本文:
------
開業前にかかった費用で利益調整しよう!

本日は、開業前にかかった費用の処理について、個人と法人に分けてご説明します。

両者多少の違いはあるものの、ざっくりした結論を言ってしまえば「開業前にかかった費用は、いつでも好きな時に経費化できるよ!」です。

では、それぞれについて確認します。

個人事業は「開業費」

「事業を開始するまでの間に開業準備のために特別に支出する費用」開業費といいます。

”費”とついてはいるものの、これは”費用”ではなく繰延資産という”資産”です。

所得税法施行令7条(繰延資産の範囲)

 法第二条第一項第二十号(繰延資産の意義)に規定する政令で定める費用は、個人が支出する費用(資産の取得に要した金額とされるべき費用及び前払費用を除く。)のうち次に掲げるものとする。

 開業費(不動産所得、事業所得又は山林所得を生ずべき事業を開始するまでの間に開業準備のために特別に支出する費用をいう。)

繰延資産とは、「本来は費用計上されるもののうち、その効果が将来にわたって続くもの」をいい、開業費もそのひとつです。

主な開業費は以下の通りです。

開業費となるもの

・開業前のセミナー参加費
・開業前の市場調査費
・開業前の研修費
・開業前の打ち合わせのための費用
・開業前に作成したホームページ費用
・開業前に配布するためのチラシや名刺作成代
・開業前の備品購入費(1点10万円未満のものに限る)
・開業前に発生した支払利息

一方、開業前に払った費用でも開業費とならないものもあります。

開業費とならないもの

・1点10万円以上の備品購入費(固定資産として計上)
・水道光熱費・地代家賃など(開業後も経常的にかかる費用)
・仕入(開業準備のために支出したものではなく利益を得るための費用「売上原価」だから)

5年均等償却or任意償却

こちら、いったん資産として計上してその後費用化していきます。

費用化は、5年均等償却か任意償却のいずれかです。

一般的には、任意償却を選択し利益の出たタイミングで経費化する方が多いです。

限度額や年数が定められているわけではないので、利益がたくさん出て経費をたくさんつけたければ1年で全額償却してもいいし、赤字が大きく費用化する必要がなければ償却なしでもOKです。

所得税法施行令137条(繰延資産の償却費の計算)

 法第五十条第一項(繰延資産の償却費の計算及びその償却の方法)に規定する政令で定めるところにより計算した金額は、次の各号に掲げる繰延資産の区分に応じ当該各号に定める金額とする。
------
練習問題:
a) 本文が「開業費となるもの」として挙げている項目を、すべて書き出してください。
b) 本文によると、開業前に支払った1点10万円以上の備品購入費は、何として計上されますか。
------
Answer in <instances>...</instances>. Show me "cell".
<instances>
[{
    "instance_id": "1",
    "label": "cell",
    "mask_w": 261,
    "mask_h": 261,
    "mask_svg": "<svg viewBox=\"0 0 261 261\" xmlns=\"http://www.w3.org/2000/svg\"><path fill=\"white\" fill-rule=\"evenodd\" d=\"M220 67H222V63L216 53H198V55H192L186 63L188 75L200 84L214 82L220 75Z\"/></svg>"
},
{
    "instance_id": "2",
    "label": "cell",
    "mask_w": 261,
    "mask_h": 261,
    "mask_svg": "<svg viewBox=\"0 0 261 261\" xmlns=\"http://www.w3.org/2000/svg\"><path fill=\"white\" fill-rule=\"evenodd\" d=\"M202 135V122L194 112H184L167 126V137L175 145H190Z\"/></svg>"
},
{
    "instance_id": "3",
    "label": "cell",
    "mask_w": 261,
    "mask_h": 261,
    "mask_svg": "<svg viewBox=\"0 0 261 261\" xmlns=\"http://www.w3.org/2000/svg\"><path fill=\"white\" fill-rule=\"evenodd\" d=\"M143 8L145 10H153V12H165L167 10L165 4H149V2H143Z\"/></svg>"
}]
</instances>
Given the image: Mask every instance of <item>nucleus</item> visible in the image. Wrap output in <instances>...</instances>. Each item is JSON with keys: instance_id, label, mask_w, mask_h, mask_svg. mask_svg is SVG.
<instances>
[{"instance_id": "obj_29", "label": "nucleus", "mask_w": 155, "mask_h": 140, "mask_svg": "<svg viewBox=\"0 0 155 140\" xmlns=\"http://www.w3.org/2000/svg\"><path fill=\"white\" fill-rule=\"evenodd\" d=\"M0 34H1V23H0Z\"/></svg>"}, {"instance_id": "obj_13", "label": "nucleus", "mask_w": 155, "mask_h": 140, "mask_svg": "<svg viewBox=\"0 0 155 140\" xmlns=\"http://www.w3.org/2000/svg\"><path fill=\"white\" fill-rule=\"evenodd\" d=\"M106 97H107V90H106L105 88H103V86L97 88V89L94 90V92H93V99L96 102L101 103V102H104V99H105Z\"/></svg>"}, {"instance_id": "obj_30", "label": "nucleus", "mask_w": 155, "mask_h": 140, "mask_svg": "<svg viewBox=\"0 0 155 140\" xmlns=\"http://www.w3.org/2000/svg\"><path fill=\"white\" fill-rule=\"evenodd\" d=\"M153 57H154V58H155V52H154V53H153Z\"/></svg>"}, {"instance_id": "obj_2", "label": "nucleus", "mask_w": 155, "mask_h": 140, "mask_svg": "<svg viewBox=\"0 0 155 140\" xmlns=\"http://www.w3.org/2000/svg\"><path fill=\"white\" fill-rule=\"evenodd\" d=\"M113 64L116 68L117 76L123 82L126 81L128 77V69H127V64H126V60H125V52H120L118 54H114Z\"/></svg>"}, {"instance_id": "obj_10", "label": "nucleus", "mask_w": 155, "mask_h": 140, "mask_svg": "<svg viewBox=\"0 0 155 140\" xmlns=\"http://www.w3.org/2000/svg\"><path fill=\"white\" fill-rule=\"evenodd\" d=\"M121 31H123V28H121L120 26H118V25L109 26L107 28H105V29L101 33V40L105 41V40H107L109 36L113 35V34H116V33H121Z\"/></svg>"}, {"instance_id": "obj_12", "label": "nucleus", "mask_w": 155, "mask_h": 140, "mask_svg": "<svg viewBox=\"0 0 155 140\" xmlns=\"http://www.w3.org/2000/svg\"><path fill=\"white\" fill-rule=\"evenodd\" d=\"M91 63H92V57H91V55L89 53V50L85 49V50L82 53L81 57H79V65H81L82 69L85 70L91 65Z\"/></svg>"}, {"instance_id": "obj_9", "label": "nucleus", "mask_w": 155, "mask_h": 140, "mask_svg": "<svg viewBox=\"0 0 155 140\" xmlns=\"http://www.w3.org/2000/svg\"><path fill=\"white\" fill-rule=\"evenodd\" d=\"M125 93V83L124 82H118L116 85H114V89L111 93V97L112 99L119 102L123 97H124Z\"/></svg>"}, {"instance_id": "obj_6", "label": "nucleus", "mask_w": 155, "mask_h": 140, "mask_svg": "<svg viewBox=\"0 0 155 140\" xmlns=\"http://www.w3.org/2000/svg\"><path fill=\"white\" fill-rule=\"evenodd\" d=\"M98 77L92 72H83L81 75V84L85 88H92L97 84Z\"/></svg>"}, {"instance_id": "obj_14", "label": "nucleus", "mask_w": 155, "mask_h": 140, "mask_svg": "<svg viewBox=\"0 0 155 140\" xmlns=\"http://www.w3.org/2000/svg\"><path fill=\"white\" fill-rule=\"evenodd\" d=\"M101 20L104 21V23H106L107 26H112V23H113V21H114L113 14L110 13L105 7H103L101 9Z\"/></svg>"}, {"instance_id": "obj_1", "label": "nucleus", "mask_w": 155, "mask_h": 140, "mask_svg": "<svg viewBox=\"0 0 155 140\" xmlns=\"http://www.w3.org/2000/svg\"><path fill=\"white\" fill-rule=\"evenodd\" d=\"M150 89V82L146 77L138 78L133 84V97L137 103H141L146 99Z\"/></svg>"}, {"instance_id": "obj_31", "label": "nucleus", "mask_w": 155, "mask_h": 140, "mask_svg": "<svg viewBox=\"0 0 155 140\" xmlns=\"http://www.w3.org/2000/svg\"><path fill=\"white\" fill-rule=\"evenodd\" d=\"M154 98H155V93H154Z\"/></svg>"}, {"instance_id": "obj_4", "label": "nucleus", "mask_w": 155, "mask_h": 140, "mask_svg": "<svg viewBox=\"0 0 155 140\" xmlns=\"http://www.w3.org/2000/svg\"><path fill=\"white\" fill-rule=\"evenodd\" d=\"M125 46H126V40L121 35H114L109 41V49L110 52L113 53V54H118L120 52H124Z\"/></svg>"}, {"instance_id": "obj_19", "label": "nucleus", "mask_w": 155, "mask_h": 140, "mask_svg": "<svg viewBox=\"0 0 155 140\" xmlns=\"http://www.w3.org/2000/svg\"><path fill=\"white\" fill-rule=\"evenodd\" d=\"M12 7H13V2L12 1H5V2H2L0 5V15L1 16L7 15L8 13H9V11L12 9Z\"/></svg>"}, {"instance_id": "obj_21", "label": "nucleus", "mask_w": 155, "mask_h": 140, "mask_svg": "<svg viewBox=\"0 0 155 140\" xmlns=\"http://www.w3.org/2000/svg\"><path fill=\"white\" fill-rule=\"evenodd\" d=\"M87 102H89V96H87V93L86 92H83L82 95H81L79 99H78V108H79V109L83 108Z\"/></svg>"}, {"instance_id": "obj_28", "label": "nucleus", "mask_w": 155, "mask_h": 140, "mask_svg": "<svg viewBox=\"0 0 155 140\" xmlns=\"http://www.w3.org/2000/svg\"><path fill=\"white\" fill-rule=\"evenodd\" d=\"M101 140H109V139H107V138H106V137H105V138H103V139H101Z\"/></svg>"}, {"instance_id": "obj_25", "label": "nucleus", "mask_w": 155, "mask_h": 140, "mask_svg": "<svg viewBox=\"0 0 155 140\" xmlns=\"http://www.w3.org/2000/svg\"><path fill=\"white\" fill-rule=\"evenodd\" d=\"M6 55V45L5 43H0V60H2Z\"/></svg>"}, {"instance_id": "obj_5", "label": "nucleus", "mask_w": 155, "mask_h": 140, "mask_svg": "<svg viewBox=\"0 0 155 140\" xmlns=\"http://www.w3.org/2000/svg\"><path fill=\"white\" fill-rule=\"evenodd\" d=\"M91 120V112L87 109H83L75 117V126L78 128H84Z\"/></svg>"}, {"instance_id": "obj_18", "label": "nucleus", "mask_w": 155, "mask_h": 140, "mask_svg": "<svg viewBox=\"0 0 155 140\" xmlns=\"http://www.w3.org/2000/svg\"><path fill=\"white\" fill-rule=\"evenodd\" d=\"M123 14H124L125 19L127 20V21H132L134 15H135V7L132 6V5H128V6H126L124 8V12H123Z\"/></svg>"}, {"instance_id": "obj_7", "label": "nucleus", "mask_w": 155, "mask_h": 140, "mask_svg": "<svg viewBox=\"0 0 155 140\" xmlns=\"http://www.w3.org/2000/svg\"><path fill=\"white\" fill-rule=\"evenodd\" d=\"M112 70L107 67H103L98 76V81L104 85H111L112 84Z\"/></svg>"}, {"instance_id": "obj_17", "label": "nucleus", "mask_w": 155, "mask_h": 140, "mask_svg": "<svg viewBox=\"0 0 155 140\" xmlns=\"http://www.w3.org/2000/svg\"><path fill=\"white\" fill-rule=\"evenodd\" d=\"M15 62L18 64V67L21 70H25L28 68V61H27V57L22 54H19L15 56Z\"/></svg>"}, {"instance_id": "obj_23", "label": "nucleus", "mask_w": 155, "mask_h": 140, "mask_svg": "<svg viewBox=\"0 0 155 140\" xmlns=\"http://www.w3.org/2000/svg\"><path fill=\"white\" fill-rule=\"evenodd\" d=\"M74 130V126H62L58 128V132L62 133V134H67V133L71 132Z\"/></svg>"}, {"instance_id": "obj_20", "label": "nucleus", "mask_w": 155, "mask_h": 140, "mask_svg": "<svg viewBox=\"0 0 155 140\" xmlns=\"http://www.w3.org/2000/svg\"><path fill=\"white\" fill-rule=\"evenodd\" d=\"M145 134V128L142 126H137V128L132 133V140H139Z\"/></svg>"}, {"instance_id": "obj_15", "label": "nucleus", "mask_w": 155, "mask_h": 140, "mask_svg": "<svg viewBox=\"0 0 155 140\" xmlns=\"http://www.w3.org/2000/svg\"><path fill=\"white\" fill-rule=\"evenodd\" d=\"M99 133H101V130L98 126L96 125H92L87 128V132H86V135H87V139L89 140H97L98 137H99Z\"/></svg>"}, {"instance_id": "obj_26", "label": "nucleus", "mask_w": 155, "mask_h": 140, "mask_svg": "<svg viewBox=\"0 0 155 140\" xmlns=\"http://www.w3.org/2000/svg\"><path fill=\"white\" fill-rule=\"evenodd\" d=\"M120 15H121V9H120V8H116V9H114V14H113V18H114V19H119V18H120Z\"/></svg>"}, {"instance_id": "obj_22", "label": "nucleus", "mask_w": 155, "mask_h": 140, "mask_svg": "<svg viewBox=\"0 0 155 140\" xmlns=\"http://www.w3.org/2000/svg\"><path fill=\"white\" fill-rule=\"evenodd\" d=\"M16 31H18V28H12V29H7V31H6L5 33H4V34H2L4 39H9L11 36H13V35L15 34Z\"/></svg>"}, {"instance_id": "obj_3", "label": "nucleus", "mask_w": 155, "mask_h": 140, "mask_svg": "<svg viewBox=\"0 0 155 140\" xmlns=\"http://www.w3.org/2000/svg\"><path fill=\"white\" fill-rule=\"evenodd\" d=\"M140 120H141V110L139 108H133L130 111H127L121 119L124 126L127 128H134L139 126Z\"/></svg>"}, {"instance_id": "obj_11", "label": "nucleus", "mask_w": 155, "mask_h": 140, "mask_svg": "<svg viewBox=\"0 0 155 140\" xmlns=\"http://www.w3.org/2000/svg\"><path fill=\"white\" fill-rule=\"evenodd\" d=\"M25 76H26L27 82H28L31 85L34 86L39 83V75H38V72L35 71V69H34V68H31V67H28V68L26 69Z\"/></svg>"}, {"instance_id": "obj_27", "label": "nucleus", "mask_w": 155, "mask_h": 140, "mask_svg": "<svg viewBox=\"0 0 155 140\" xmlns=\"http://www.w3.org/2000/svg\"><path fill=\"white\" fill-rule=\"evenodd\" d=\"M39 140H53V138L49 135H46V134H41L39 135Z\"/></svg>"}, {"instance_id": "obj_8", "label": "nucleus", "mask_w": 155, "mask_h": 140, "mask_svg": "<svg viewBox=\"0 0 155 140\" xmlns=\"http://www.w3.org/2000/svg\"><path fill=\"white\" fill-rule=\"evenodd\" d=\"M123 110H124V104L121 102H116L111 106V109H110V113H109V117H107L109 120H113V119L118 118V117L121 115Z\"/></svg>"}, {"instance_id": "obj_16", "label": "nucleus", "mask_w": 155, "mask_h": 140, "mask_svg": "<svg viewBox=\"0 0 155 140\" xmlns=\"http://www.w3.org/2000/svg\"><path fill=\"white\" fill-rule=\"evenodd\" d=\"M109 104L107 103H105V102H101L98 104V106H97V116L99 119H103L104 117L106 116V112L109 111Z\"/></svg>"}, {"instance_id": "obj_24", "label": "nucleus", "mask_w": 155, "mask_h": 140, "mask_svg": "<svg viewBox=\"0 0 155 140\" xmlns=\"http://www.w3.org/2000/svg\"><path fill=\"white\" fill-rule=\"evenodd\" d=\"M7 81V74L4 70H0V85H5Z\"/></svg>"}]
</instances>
------
問題別の解答:
a)
・開業前のセミナー参加費
・開業前の市場調査費
・開業前の研修費
・開業前の打ち合わせのための費用
・開業前に作成したホームページ費用
・開業前に配布するためのチラシや名刺作成代
・開業前の備品購入費(1点10万円未満のものに限る)
・開業前に発生した支払利息

b) 固定資産として計上されます。